American educator (1840–1904)

Albert Newton Raub, Ph.D., LL.D., (March 28, 1840 – February 23, 1904) was an American educator and the president of Delaware College (now the University of Delaware).

== Biography ==
Raub was born in Lancaster County, Pennsylvania on March 28, 1840, and lived on a farm until he was 17 years old, when he began teaching near his home. In 1860 he was graduated from the State Normal School at Millersville, Pennsylvania, and immediately thereafter was elected to the principalship of the Bedford (Pa.) Union School. He taught next at Cressona and Ashland, Pennsylvania, until 1866, when he was called to the chair of English literature, grammar, and rhetoric, in the State Normal School at Kutztown, Pennsylvania. In 1868 he left Kutztown for Lock Haven, Pennsylvania, where he held successively the positions of principal of public schools, city superintendent, and county superintendent of Clinton County. In 1877 he was chosen first principal of the Central State Normal School, which had been established at Lock Haven largely through his own personal efforts. From 1865 to 1885 he was prominent before the teachers' institutes of the state as a lecturer on the teaching of English. In 1885 he left Pennsylvania to assume the principalship of the academy at Newark, Delaware, from which position he was called in 1888 to the presidency of Delaware College, a position which made him ex-officio president of the state board of education.

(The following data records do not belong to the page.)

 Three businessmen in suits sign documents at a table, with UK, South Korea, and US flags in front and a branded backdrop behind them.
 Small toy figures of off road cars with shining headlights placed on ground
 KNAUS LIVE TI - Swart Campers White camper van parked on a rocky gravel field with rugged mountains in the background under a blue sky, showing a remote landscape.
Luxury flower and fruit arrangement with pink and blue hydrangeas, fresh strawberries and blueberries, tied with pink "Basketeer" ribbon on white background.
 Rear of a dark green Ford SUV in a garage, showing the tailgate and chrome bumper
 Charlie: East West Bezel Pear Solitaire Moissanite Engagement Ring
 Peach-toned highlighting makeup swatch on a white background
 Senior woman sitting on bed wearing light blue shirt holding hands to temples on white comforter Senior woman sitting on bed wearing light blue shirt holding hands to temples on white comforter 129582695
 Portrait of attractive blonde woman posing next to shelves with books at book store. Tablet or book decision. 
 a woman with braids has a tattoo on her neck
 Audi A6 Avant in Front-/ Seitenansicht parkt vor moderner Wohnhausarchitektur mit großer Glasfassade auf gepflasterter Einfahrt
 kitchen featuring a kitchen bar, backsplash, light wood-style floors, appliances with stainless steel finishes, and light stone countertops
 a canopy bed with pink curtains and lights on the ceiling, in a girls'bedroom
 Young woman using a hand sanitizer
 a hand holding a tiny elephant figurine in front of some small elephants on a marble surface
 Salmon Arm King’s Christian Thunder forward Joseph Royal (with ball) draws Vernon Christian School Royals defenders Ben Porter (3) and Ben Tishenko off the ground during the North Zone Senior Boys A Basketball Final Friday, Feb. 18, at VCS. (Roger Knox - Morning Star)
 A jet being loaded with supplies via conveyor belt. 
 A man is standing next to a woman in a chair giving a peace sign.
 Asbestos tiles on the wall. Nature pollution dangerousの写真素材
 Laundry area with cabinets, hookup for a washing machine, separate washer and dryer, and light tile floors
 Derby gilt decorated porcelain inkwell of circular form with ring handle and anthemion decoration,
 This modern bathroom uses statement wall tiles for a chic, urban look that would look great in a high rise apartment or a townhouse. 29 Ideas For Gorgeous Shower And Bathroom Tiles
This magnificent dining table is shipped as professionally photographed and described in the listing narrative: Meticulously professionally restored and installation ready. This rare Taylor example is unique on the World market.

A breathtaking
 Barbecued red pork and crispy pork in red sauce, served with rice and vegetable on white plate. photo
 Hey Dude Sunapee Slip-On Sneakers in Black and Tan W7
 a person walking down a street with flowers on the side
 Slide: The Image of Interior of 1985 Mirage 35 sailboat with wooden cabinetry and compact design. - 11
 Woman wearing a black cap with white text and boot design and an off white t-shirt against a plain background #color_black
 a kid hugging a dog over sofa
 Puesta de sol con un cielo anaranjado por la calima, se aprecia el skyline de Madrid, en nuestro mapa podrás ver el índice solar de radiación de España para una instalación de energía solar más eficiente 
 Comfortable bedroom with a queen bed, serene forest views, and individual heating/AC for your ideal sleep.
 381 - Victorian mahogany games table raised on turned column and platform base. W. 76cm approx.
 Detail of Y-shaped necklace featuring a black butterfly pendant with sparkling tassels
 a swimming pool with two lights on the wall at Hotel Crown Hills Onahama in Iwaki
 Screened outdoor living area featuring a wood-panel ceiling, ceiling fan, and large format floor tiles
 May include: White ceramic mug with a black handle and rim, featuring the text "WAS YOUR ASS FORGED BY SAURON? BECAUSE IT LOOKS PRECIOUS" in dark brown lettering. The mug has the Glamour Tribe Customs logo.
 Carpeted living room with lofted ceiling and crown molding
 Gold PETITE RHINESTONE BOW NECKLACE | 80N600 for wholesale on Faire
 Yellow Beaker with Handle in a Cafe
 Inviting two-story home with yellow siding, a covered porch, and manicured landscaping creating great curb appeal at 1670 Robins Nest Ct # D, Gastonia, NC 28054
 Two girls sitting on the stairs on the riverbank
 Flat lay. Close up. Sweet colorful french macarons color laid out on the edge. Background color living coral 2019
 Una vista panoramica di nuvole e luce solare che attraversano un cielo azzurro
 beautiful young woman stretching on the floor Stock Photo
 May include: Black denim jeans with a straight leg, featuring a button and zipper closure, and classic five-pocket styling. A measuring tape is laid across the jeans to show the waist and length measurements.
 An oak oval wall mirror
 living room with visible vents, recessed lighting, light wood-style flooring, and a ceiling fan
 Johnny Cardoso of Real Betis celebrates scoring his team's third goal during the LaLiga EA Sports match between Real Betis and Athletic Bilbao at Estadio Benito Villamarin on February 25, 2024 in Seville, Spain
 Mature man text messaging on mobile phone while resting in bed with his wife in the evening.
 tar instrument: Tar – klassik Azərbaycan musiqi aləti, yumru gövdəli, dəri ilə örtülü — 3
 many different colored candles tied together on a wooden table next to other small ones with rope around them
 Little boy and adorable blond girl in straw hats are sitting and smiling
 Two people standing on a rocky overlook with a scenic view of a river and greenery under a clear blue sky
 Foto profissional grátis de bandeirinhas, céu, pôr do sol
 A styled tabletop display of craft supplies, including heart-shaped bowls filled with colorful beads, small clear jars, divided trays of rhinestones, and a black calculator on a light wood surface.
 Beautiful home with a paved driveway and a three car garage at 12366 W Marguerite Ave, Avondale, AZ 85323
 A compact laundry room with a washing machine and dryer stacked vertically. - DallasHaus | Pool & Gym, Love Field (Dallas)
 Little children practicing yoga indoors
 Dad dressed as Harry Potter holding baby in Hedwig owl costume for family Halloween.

For 18 years he was editor of the Educational News, and during the last few years of his life devoted himself mainly to the interests of the books of which he was the author, treating principally of the English language. He received the degree of Master of Arts from Princeton in 1867, doctor of philosophy from Lafayette College in 1879, and doctor of laws from Ursinus College in 1895.

He served as president of the Pennsylvania State Teachers' Association and was an active member of the National Educational Association from 1892. He died at his home in Newark, Delaware, on February 23, 1904.